But the name didn't sit right. Karl was no longer a boy—despite his doughy softness, which had the effect of making him seem younger. He was incarcerated with men and so, in Ron's mind, he should be treated like a man, and as such he wouldn't call other adults “Mr.” or “Mrs.” as a child would.

“I called
Maris
,” Ron corrected himself, his voice firming. “I wanted her to know. I was trying to even it up, see, for what you did. Trying to pay for what you did.”

“Is that why you're here?” Karl asked, in a voice so bored and devoid of emotion that Ron, startled, looked him in his glazed and indifferent eyes. “You drove all the way out here to try to make me feel
guilty
?”

This wasn't going the way Ron had planned. Not that he had a plan . . . but he had a need. He'd envisioned speaking urgently, in a voice low enough that only Karl would hear, in the din of the visiting room; finding some common thread to which they both could hold fast; but now Ron understood that what he'd expected and hoped for was to devastate his son, to crush him with his words, with the sacrifice he'd almost made. In here, Ron couldn't strike Karl, shake him, or even tower over him; he had never had the opportunity to express what was inside him, all the fury and disappointment in his son.

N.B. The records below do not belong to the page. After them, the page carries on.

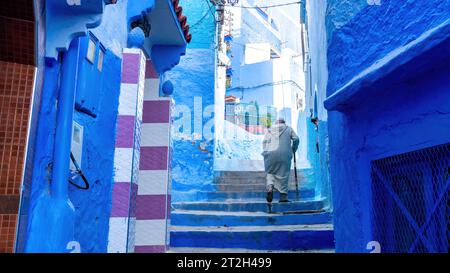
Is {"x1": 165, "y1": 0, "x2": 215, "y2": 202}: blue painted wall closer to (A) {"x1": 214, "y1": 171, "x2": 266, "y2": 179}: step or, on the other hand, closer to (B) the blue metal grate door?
(A) {"x1": 214, "y1": 171, "x2": 266, "y2": 179}: step

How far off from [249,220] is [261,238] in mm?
851

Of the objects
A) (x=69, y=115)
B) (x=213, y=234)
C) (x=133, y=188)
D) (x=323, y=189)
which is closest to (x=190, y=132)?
(x=323, y=189)

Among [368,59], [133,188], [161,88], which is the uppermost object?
[161,88]

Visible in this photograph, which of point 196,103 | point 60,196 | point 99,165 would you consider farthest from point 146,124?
point 196,103

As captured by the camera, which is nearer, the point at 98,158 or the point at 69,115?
the point at 69,115

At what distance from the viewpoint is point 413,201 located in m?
2.75

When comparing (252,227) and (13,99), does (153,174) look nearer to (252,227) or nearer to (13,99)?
(13,99)

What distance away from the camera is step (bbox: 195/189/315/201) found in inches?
342

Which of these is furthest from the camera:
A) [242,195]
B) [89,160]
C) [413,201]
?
[242,195]

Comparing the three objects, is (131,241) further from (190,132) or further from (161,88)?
(190,132)

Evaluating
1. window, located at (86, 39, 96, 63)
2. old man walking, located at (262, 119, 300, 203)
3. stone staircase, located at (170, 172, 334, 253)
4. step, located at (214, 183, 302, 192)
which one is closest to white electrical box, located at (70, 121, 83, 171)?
window, located at (86, 39, 96, 63)

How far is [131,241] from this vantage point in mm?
3158

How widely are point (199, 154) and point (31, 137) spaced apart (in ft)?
26.7
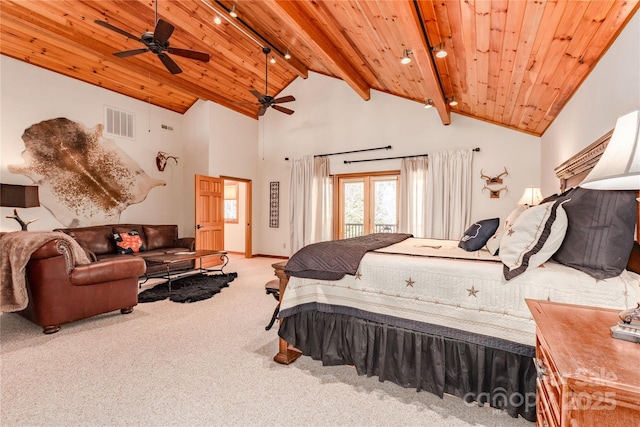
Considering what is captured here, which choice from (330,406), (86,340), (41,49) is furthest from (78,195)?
(330,406)

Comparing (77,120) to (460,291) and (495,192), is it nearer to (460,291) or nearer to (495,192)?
(460,291)

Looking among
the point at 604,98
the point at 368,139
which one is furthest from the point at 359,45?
the point at 604,98

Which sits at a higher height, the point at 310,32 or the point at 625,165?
the point at 310,32

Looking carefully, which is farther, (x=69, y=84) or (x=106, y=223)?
(x=106, y=223)

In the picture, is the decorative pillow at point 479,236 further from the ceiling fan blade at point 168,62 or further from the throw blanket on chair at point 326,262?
the ceiling fan blade at point 168,62

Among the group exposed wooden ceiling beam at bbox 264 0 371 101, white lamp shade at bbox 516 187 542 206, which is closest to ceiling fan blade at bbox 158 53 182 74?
exposed wooden ceiling beam at bbox 264 0 371 101

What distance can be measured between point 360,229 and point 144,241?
4132 millimetres

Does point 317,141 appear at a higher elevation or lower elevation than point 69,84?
lower

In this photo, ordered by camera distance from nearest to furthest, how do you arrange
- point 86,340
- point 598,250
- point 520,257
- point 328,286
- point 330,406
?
point 598,250 → point 520,257 → point 330,406 → point 328,286 → point 86,340

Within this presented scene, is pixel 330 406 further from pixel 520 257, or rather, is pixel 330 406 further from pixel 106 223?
pixel 106 223

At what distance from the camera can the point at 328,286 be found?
6.93 ft

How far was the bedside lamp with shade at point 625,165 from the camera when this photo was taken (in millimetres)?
853

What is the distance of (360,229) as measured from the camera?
6.29m

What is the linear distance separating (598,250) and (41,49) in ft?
21.8
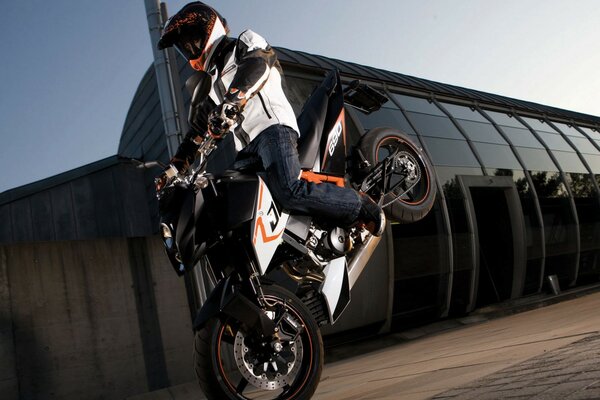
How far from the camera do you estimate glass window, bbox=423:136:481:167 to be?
48.9ft

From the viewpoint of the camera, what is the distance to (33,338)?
332 inches

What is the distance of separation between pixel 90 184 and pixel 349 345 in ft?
39.3

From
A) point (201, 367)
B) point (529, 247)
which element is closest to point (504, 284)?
point (529, 247)

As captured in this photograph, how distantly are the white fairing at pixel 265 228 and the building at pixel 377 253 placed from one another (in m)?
6.68

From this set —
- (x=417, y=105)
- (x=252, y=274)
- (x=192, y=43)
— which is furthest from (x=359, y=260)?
(x=417, y=105)

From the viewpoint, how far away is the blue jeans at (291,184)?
3377 mm

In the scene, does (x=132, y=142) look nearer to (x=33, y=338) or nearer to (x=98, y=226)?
(x=98, y=226)

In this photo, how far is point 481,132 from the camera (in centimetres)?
1711

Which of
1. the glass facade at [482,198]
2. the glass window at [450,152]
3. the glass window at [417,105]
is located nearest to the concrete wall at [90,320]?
the glass facade at [482,198]

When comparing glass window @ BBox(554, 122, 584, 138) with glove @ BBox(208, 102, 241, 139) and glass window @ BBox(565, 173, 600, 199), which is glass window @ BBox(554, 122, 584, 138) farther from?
glove @ BBox(208, 102, 241, 139)

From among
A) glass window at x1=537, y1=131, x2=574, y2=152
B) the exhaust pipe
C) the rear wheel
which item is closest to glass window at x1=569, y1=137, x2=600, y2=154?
glass window at x1=537, y1=131, x2=574, y2=152

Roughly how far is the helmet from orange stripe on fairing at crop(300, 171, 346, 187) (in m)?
0.94

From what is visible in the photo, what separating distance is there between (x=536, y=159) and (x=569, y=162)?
7.44 ft

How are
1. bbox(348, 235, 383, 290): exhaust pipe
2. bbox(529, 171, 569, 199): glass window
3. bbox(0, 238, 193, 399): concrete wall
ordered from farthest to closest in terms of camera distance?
bbox(529, 171, 569, 199): glass window
bbox(0, 238, 193, 399): concrete wall
bbox(348, 235, 383, 290): exhaust pipe
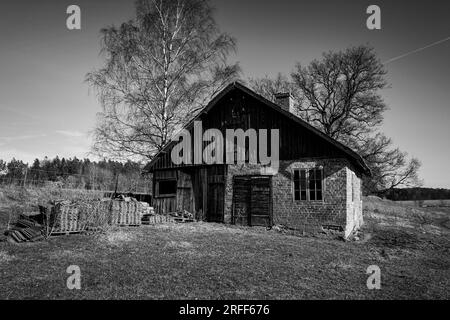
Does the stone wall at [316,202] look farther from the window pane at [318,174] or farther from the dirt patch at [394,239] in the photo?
the dirt patch at [394,239]

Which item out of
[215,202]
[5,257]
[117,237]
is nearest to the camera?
[5,257]

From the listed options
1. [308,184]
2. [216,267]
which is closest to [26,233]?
[216,267]

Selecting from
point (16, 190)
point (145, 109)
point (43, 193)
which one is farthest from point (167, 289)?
point (16, 190)

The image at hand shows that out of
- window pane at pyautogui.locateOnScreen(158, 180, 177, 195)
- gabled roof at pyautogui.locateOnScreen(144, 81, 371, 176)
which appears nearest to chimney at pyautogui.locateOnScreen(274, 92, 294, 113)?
gabled roof at pyautogui.locateOnScreen(144, 81, 371, 176)

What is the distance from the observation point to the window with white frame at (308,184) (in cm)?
1453

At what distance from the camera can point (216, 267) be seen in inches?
318

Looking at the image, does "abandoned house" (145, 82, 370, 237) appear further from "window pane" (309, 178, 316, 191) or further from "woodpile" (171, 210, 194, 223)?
"woodpile" (171, 210, 194, 223)

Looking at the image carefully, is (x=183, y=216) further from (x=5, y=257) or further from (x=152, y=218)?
(x=5, y=257)

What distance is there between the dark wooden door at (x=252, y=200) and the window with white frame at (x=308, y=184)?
1.32m

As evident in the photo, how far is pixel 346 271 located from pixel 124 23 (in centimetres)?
1711

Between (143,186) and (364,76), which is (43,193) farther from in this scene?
(364,76)

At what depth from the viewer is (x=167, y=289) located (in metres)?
6.29

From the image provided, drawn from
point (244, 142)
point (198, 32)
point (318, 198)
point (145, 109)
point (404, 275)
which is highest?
point (198, 32)

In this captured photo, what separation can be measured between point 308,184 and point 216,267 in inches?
313
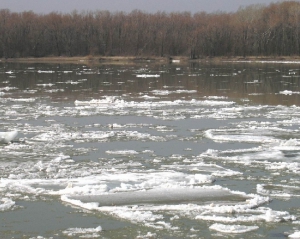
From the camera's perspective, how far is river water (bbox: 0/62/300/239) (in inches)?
238

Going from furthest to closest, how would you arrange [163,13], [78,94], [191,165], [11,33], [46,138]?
[163,13] → [11,33] → [78,94] → [46,138] → [191,165]

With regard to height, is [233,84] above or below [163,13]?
below

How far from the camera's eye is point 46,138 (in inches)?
438

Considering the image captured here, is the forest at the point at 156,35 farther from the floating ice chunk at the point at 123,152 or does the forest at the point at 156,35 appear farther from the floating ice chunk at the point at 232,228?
the floating ice chunk at the point at 232,228

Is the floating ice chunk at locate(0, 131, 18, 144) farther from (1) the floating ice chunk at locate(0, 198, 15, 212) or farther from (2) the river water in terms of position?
(1) the floating ice chunk at locate(0, 198, 15, 212)

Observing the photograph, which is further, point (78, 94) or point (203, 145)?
point (78, 94)

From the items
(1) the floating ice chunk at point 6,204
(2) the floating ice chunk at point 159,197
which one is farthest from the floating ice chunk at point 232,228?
(1) the floating ice chunk at point 6,204

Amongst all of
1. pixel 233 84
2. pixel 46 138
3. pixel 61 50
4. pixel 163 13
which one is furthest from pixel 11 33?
pixel 46 138

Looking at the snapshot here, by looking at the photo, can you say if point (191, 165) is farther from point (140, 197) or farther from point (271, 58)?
point (271, 58)

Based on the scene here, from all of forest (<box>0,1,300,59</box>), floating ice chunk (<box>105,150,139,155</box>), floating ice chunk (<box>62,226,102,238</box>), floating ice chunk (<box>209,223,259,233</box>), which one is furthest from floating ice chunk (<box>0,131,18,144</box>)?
forest (<box>0,1,300,59</box>)

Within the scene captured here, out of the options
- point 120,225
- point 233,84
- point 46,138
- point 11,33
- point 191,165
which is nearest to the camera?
point 120,225

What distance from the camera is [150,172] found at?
8289 mm

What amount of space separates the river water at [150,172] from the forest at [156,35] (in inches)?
2268

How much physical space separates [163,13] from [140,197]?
10117 centimetres
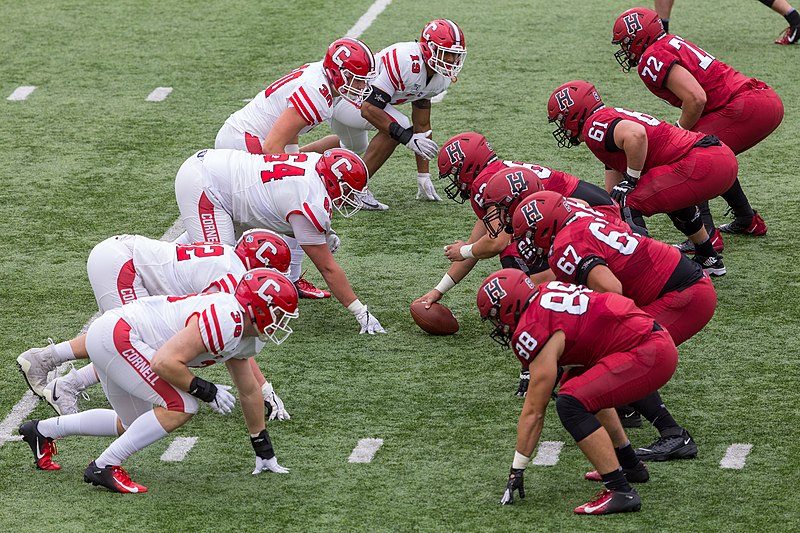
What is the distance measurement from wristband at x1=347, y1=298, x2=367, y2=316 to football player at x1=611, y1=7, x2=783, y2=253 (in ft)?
7.34

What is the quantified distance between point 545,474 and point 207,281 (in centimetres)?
188

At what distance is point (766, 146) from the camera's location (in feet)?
33.0

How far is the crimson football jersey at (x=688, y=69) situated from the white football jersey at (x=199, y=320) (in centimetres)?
351

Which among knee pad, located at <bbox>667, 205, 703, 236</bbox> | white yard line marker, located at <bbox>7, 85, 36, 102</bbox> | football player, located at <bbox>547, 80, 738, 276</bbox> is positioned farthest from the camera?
white yard line marker, located at <bbox>7, 85, 36, 102</bbox>

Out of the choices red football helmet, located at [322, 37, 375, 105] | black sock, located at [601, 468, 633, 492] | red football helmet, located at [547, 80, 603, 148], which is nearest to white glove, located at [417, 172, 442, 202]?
red football helmet, located at [322, 37, 375, 105]

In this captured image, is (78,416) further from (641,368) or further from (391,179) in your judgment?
(391,179)

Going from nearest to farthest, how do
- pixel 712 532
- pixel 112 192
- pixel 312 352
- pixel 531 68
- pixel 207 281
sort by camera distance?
pixel 712 532 < pixel 207 281 < pixel 312 352 < pixel 112 192 < pixel 531 68

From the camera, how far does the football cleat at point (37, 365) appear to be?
6430 mm

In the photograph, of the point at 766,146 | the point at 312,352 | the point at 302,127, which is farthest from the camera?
the point at 766,146

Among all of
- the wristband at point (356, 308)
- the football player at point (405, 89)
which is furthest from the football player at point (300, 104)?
the football player at point (405, 89)

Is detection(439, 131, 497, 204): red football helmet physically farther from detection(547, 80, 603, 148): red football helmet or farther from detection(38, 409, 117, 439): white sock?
detection(38, 409, 117, 439): white sock

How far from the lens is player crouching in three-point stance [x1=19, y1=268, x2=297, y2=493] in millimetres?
5520

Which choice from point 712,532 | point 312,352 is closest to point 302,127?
point 312,352

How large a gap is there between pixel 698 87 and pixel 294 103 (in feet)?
8.14
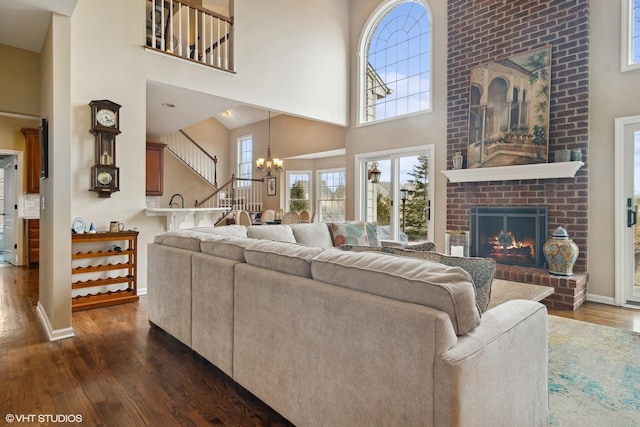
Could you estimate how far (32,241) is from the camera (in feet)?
20.7

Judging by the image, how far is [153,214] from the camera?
14.1 ft

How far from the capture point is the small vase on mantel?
3.90 m

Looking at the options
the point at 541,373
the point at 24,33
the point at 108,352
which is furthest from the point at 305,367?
the point at 24,33

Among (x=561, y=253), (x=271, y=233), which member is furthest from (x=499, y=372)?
(x=561, y=253)

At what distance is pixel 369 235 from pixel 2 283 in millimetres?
5069

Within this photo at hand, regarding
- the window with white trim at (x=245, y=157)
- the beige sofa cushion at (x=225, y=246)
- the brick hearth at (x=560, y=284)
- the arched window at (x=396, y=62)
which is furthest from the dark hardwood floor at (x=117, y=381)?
the window with white trim at (x=245, y=157)

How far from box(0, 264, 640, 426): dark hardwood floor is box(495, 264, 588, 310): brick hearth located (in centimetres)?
41

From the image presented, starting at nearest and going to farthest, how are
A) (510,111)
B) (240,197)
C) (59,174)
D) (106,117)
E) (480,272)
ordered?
(480,272) → (59,174) → (106,117) → (510,111) → (240,197)

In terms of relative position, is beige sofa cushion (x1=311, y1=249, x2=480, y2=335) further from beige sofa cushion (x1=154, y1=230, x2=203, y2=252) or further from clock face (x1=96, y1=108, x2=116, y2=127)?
clock face (x1=96, y1=108, x2=116, y2=127)

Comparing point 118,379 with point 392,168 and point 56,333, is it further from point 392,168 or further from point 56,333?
point 392,168

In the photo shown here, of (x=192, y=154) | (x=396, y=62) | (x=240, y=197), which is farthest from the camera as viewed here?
(x=240, y=197)

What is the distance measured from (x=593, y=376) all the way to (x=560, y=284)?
70.6 inches

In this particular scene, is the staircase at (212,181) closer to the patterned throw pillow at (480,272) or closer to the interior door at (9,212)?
the interior door at (9,212)

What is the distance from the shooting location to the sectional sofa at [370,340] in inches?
43.9
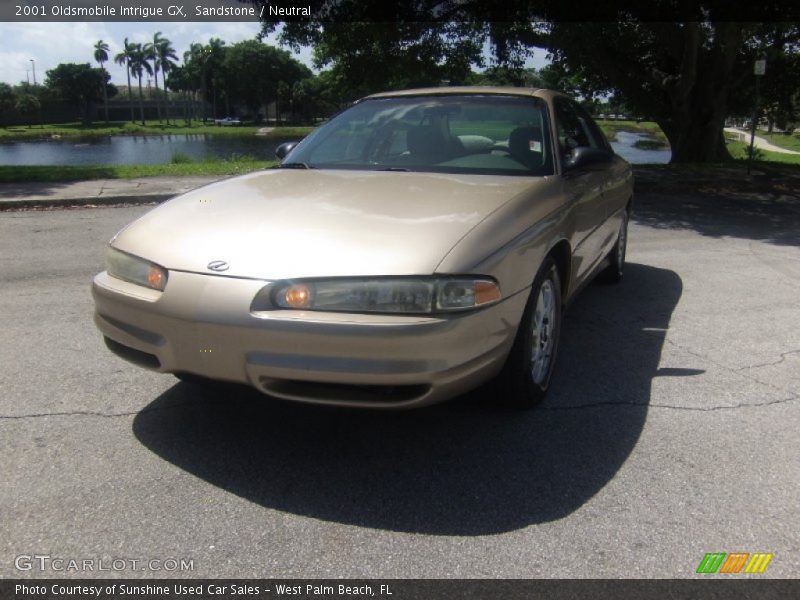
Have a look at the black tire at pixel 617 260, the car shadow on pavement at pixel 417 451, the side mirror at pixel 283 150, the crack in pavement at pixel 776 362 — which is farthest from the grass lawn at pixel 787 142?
the car shadow on pavement at pixel 417 451

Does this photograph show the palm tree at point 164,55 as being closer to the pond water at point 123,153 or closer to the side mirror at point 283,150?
the pond water at point 123,153

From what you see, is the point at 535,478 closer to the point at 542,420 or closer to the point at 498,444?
the point at 498,444

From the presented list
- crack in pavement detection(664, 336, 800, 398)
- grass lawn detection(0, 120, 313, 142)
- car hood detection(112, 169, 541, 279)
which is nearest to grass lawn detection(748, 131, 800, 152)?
grass lawn detection(0, 120, 313, 142)

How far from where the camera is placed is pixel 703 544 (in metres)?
2.36

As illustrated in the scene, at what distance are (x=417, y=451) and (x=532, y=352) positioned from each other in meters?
0.70

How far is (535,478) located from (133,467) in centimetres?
159

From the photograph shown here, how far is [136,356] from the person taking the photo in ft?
9.52

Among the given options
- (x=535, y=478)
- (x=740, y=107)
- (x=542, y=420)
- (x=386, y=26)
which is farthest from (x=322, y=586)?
(x=740, y=107)

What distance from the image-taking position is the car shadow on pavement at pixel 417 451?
257cm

That was what he needed, the feeling of his fist connecting with Karl's jaw, blood streaming from his nose. The shock of recognition in his body, the tingling urge to clench his fists, to throw Karl to the ground, to reduce him to snot and tears, a blubbering mass of regret and self-loathing. He wanted for Karl to feel everything Ron himself had felt so often at the mercy of his own father. That he was garbage. That he was a blight on the world.

“You
don't
feel guilty?” he challenged Karl. His voice had turned to a snarl; a roar barely contained. The rage doubled back on itself, intensifying. Ron had been denied any say in what happened, in what Karl had done not just to Calla but to him and Deb, to their family, to all of their futures. But look at him, puffed up and insolent, his mouth shining wetly, and what looked like gel stiffening in his hair. Was that what he used his commissary money on—hair products? While Calla's bones warmed under the summer earth after her first wretched winter alone in her grave?

“So you still don't believe me,” Karl said, misery tingeing his voice, the first sign of emotion he'd shown during the visit. “It's still never occurred to you that I might be telling the truth, Dad? Not even once?”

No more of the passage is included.